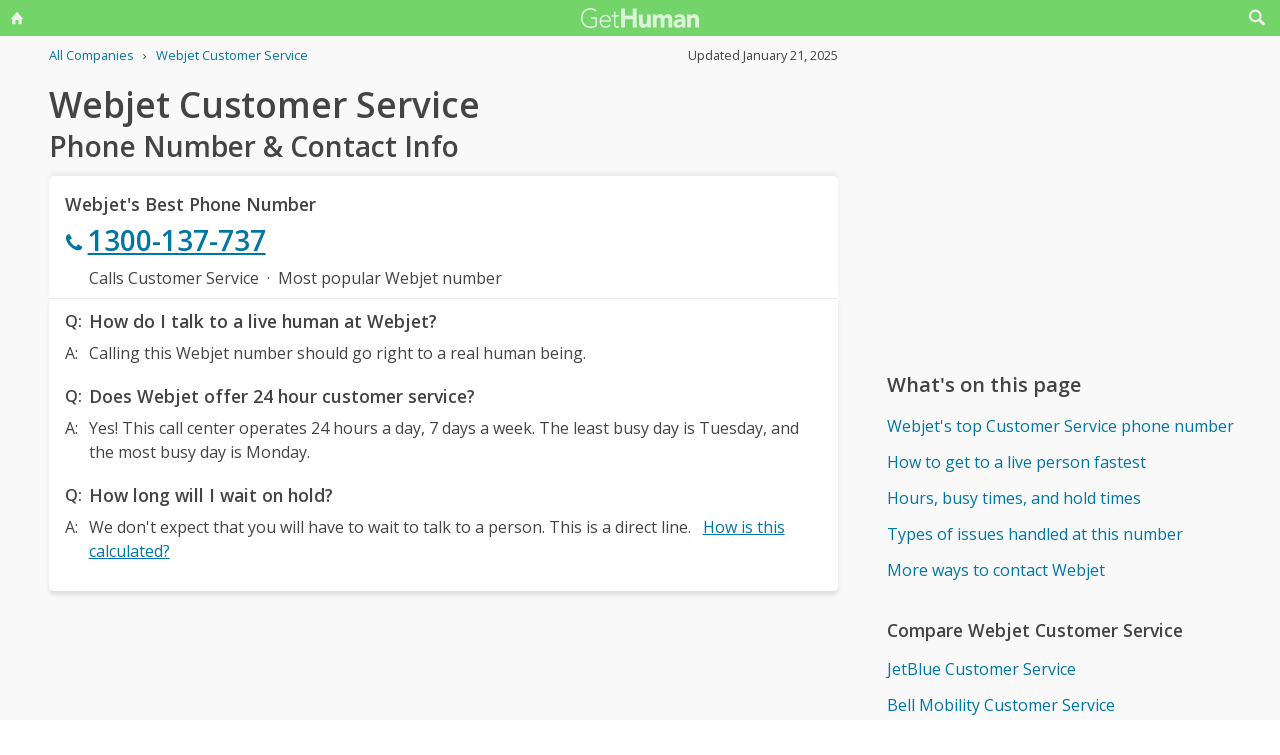

--- FILE ---
content_type: text/html; charset=utf-8
request_url: https://www.google.com/recaptcha/api2/aframe
body_size: 253
content:
<!DOCTYPE HTML><html><head><meta http-equiv="content-type" content="text/html; charset=UTF-8"></head><body><script nonce="xvCR9INGj7VLH9G0-zH4mQ">/** Anti-fraud and anti-abuse applications only. See google.com/recaptcha */ try{var clients={'sodar':'https://pagead2.googlesyndication.com/pagead/sodar?'};window.addEventListener("message",function(a){try{if(a.source===window.parent){var b=JSON.parse(a.data);var c=clients[b['id']];if(c){var d=document.createElement('img');d.src=c+b['params']+'&rc='+(localStorage.getItem("rc::a")?sessionStorage.getItem("rc::b"):"");window.document.body.appendChild(d);sessionStorage.setItem("rc::e",parseInt(sessionStorage.getItem("rc::e")||0)+1);localStorage.setItem("rc::h",'1768986827351');}}}catch(b){}});window.parent.postMessage("_grecaptcha_ready", "*");}catch(b){}</script></body></html>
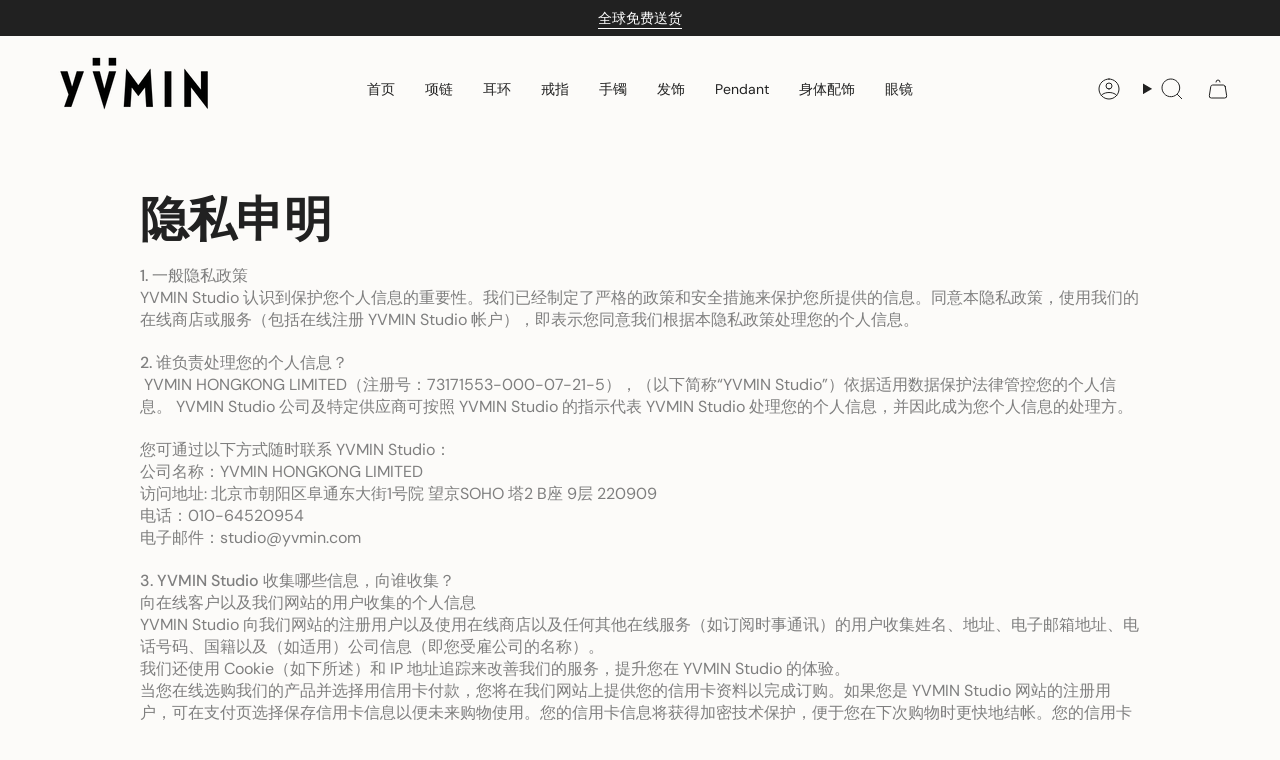

--- FILE ---
content_type: text/json
request_url: https://conf.config-security.com/model
body_size: 82
content:
{"title":"recommendation AI model (keras)","structure":"release_id=0x5e:64:20:37:23:67:7d:20:5f:70:61:70:4e:2a:5d:64:37:63:22:2d:6f:67:5e:46:79:28:40:26:49;keras;hhrmiikeechyjmn8t13ktbi6jekkgiabxpp6mfgipe0dpacxao4jiy76onpzokwygpg6fe6u","weights":"../weights/5e642037.h5","biases":"../biases/5e642037.h5"}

= = = = = = =

With the pictures removed, write the listing out word for word.

--- FILE ---
content_type: text/html; charset=utf-8
request_url: https://www.google.com/recaptcha/api2/aframe
body_size: 253
content:
<!DOCTYPE HTML><html><head><meta http-equiv="content-type" content="text/html; charset=UTF-8"></head><body><script nonce="xvCR9INGj7VLH9G0-zH4mQ">/** Anti-fraud and anti-abuse applications only. See google.com/recaptcha */ try{var clients={'sodar':'https://pagead2.googlesyndication.com/pagead/sodar?'};window.addEventListener("message",function(a){try{if(a.source===window.parent){var b=JSON.parse(a.data);var c=clients[b['id']];if(c){var d=document.createElement('img');d.src=c+b['params']+'&rc='+(localStorage.getItem("rc::a")?sessionStorage.getItem("rc::b"):"");window.document.body.appendChild(d);sessionStorage.setItem("rc::e",parseInt(sessionStorage.getItem("rc::e")||0)+1);localStorage.setItem("rc::h",'1768986827351');}}}catch(b){}});window.parent.postMessage("_grecaptcha_ready", "*");}catch(b){}</script></body></html>

--- FILE ---
content_type: text/json
request_url: https://conf.config-security.com/model
body_size: 82
content:
{"title":"recommendation AI model (keras)","structure":"release_id=0x5e:64:20:37:23:67:7d:20:5f:70:61:70:4e:2a:5d:64:37:63:22:2d:6f:67:5e:46:79:28:40:26:49;keras;hhrmiikeechyjmn8t13ktbi6jekkgiabxpp6mfgipe0dpacxao4jiy76onpzokwygpg6fe6u","weights":"../weights/5e642037.h5","biases":"../biases/5e642037.h5"}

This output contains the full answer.